The Bootstrap

Eric Zivot

Monday, May 11, 2015

Set options and load packages

options(digits=3, width=70)
library(boot)  
library(IntroCompFinR)
## Loading required package: xts
## Loading required package: zoo
## 
## Attaching package: 'zoo'
## 
## The following objects are masked from 'package:base':
## 
##     as.Date, as.Date.numeric
library(PerformanceAnalytics)
## 
## Attaching package: 'PerformanceAnalytics'
## 
## The following object is masked from 'package:graphics':
## 
##     legend

R function sample()

Consider random sampling from the vector r=c(0.1,0.05,-0.02,0.03,-0.04).

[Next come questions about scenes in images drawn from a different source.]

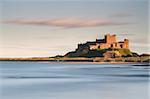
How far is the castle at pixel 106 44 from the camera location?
28.0 feet

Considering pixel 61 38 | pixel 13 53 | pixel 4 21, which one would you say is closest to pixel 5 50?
pixel 13 53

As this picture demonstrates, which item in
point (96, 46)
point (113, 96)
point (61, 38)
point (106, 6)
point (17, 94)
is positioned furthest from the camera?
point (96, 46)

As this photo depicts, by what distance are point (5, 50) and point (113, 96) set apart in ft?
10.1

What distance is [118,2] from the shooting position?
20.7 ft

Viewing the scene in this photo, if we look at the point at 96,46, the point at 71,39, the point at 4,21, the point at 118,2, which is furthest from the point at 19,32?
the point at 118,2

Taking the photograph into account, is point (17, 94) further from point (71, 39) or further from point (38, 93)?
point (71, 39)

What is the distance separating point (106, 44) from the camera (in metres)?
9.91

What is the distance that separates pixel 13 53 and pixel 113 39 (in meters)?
2.62

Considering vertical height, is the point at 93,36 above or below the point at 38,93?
above

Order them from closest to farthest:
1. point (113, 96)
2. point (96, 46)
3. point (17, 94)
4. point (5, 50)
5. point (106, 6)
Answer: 1. point (113, 96)
2. point (17, 94)
3. point (106, 6)
4. point (5, 50)
5. point (96, 46)

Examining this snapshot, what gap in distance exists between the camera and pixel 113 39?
8750mm

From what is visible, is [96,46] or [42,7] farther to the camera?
[96,46]

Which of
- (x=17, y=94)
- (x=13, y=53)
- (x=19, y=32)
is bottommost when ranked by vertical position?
(x=17, y=94)

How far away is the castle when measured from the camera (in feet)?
28.0
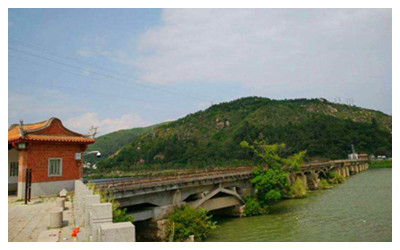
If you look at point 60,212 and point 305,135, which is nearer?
point 60,212

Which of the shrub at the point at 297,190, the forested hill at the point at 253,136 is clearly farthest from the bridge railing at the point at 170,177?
the forested hill at the point at 253,136

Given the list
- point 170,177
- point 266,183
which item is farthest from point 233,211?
point 170,177

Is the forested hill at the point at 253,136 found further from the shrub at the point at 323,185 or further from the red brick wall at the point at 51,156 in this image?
the red brick wall at the point at 51,156

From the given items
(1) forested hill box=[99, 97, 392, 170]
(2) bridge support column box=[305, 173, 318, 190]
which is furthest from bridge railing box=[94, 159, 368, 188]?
(1) forested hill box=[99, 97, 392, 170]

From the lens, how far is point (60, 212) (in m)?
9.39

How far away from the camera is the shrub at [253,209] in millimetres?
23641

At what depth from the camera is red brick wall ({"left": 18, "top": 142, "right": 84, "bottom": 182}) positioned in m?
15.0

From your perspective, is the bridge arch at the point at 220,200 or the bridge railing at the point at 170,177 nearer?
the bridge railing at the point at 170,177

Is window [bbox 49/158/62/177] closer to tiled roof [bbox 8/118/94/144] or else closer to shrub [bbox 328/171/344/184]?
tiled roof [bbox 8/118/94/144]

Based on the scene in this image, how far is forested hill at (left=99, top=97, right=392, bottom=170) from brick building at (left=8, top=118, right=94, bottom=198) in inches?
1167

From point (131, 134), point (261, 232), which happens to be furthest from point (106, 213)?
point (131, 134)

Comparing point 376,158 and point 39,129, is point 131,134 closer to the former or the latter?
point 376,158

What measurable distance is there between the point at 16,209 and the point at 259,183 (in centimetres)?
1790

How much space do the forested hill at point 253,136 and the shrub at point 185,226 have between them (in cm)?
2759
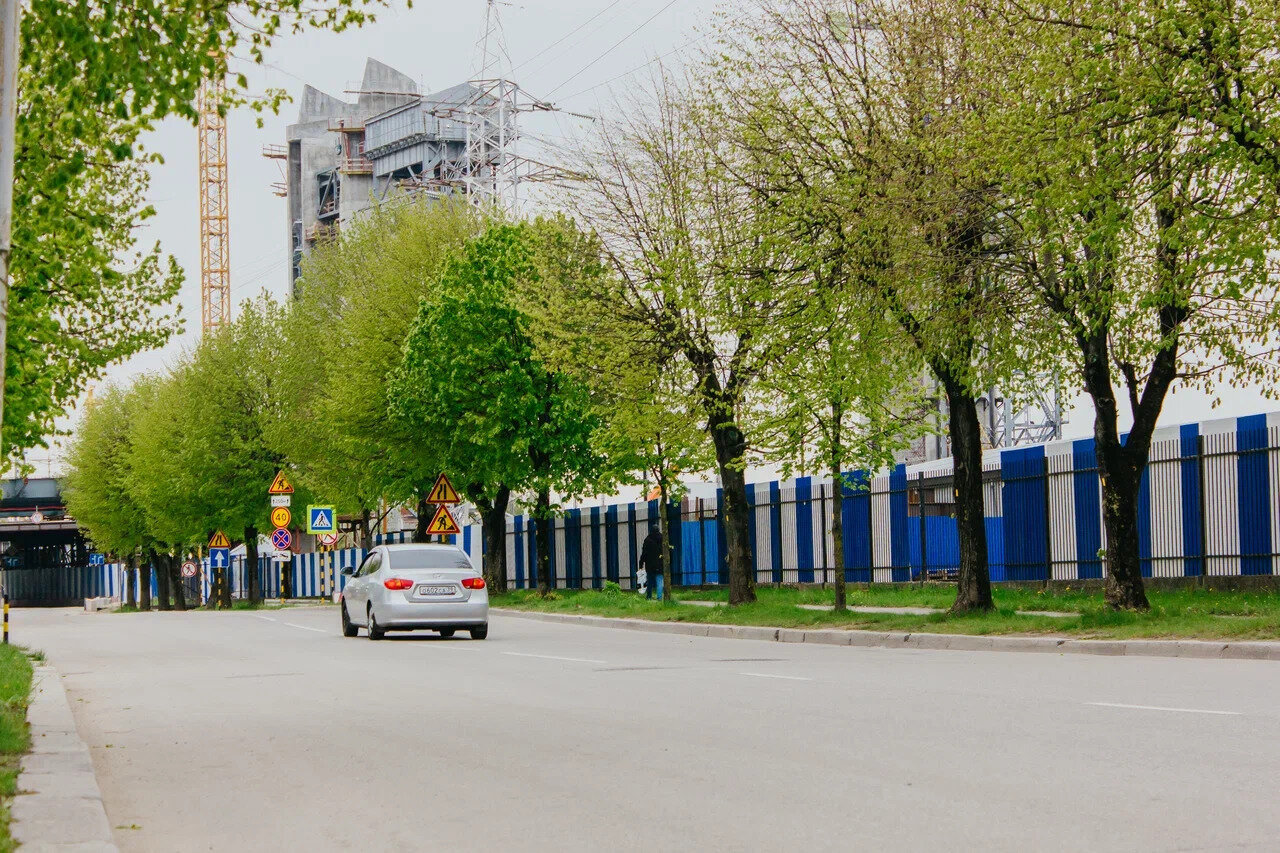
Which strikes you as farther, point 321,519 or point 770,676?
point 321,519

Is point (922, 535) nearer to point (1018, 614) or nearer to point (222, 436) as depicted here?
point (1018, 614)

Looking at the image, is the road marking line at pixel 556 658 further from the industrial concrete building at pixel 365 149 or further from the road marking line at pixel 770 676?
the industrial concrete building at pixel 365 149

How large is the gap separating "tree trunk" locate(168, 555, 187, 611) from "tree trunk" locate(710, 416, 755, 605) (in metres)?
46.8

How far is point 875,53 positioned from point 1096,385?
5.89 metres

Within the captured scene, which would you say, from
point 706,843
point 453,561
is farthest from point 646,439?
point 706,843

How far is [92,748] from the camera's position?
36.9ft

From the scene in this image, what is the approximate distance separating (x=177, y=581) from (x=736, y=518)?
51.3 meters

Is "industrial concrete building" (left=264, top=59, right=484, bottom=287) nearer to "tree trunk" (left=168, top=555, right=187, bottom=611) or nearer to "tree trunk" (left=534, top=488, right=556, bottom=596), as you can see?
"tree trunk" (left=168, top=555, right=187, bottom=611)

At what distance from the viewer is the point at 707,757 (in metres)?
9.23

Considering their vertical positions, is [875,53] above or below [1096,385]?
above

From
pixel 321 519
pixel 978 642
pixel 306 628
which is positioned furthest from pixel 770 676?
pixel 321 519

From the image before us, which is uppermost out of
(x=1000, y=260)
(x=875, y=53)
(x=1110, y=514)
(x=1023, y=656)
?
(x=875, y=53)

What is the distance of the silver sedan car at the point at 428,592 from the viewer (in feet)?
80.9

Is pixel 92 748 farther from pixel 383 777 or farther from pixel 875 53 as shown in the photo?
pixel 875 53
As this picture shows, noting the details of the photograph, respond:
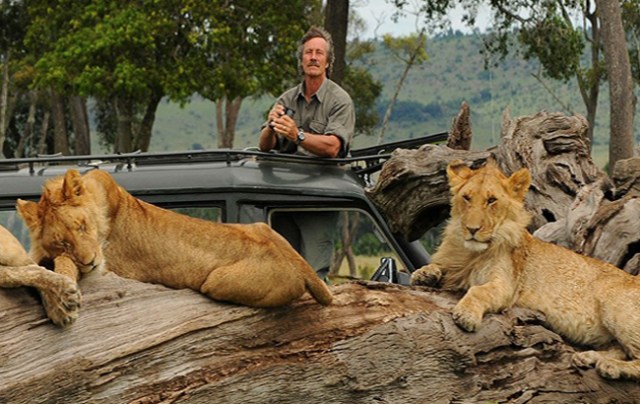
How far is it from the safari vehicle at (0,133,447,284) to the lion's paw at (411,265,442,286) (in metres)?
1.36

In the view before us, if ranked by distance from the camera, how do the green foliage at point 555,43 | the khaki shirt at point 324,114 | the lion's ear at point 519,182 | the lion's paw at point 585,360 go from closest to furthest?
the lion's paw at point 585,360, the lion's ear at point 519,182, the khaki shirt at point 324,114, the green foliage at point 555,43

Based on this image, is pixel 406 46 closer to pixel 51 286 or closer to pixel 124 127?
pixel 124 127

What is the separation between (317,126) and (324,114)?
0.29 ft

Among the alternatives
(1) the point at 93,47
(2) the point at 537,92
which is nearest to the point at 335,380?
(1) the point at 93,47

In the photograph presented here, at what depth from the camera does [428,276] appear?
5688 millimetres

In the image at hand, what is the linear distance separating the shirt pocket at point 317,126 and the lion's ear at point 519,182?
217 centimetres

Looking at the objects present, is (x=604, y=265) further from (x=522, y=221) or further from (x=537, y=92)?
(x=537, y=92)

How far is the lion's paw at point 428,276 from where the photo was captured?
5.69m

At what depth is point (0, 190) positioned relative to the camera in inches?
287

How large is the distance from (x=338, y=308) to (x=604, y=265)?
1382mm

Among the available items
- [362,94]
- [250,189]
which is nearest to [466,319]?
[250,189]

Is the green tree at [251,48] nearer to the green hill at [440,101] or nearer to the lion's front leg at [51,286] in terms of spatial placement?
the lion's front leg at [51,286]

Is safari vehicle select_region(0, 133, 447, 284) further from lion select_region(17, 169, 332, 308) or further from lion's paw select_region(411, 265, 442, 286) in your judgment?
lion select_region(17, 169, 332, 308)

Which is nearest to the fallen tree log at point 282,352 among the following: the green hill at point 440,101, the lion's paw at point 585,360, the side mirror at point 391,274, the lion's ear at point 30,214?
the lion's paw at point 585,360
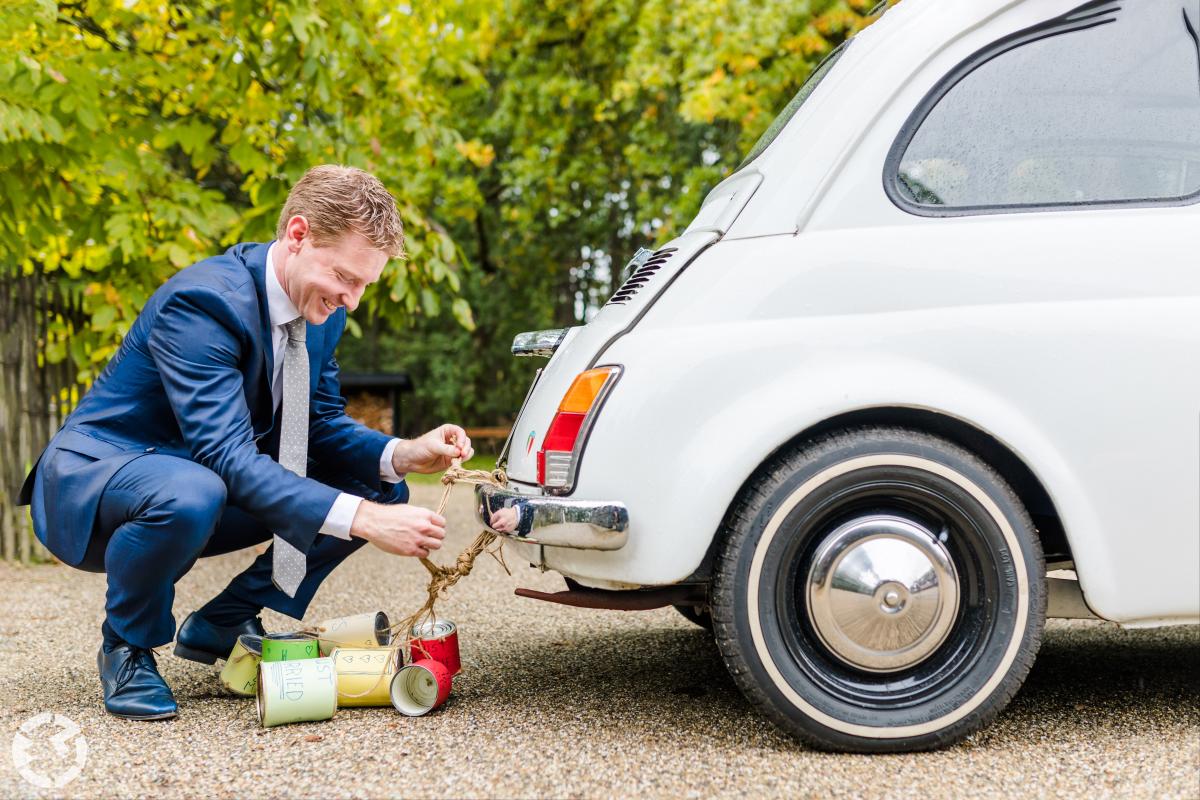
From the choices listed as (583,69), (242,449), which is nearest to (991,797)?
(242,449)

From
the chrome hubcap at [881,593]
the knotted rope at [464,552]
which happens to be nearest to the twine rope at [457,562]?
the knotted rope at [464,552]

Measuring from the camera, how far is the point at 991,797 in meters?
2.02

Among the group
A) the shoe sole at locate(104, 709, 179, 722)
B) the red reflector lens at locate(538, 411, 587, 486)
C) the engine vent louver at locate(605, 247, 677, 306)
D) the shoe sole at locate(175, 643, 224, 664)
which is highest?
the engine vent louver at locate(605, 247, 677, 306)

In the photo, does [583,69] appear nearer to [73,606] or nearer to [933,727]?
[73,606]

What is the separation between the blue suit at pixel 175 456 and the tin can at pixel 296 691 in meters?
0.30

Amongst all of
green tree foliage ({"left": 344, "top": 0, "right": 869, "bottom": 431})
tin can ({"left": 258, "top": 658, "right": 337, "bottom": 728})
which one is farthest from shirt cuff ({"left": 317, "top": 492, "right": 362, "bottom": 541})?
green tree foliage ({"left": 344, "top": 0, "right": 869, "bottom": 431})

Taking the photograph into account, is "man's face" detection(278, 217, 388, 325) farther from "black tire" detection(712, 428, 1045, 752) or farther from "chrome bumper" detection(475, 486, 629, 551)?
"black tire" detection(712, 428, 1045, 752)

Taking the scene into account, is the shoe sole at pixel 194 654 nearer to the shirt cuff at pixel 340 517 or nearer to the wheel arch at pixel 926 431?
the shirt cuff at pixel 340 517

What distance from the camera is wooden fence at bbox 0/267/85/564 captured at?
206 inches

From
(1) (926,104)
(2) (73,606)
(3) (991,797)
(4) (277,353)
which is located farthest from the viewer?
(2) (73,606)

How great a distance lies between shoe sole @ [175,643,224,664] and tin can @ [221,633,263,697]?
244 mm

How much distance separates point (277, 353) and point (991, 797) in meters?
2.01

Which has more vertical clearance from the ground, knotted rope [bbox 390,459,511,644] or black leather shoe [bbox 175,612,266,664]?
knotted rope [bbox 390,459,511,644]

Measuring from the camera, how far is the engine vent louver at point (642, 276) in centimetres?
258
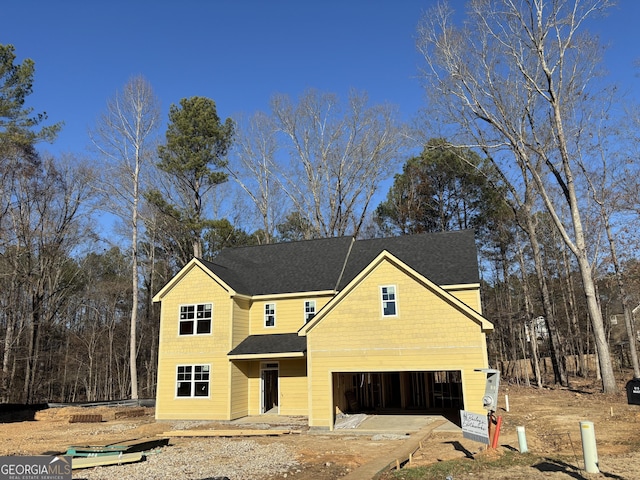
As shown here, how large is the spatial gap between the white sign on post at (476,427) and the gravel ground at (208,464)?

r = c(0.1,0.05,-0.02,0.03,-0.04)
set.seed(123)
idx = sample(5, replace=TRUE)
idx
## [1] 2 4 3 5 5
r[idx]
## [1]  0.05  0.03 -0.02 -0.04 -0.04

R function sample()

set.seed(123)
sample(r, replace=TRUE)
## [1]  0.05  0.03 -0.02 -0.04 -0.04

Example Data: monthly cc returns on MSFT

my.panel <- function(...) {
  lines(...)
  abline(h=0)
}
plot.zoo(msftRetC, col="blue", lwd=2, main="", panel=my.panel, type="l")

Put xts data in matrix for use with R package boot

returns.mat = as.matrix(cerRetC)
MSFT = returns.mat[,"MSFT", drop=FALSE]

Estimate CER model parameters for MSFT

Compute CER model estimates for MSFT

n.obs = nrow(MSFT)
muhat.MSFT = mean(MSFT)
sigmahat.MSFT = sd(MSFT)
estimate = c(muhat.MSFT, sigmahat.MSFT)

Calculate analytic standard errors

se.muhat.MSFT = sigmahat.MSFT/sqrt(n.obs)
se.sigmahat.MSFT = sigmahat.MSFT/sqrt(2*n.obs)
se = c(se.muhat.MSFT, se.sigmahat.MSFT)

Show estimates with analytic standard errors

ans = rbind(estimate, se)
colnames(ans) = c("Mu", "Sigma")
ans
##               Mu  Sigma
## estimate 0.00413 0.1002
## se       0.00764 0.0054

Brute force bootstrap

Same idea as Monte Carlo Simulation but instead of generating random data from an assumed distribution or model, you generate random data by sampling with replacement from the observed data using sample().

Example: Bootstrap \(\hat{\mu}_{MSFT}\)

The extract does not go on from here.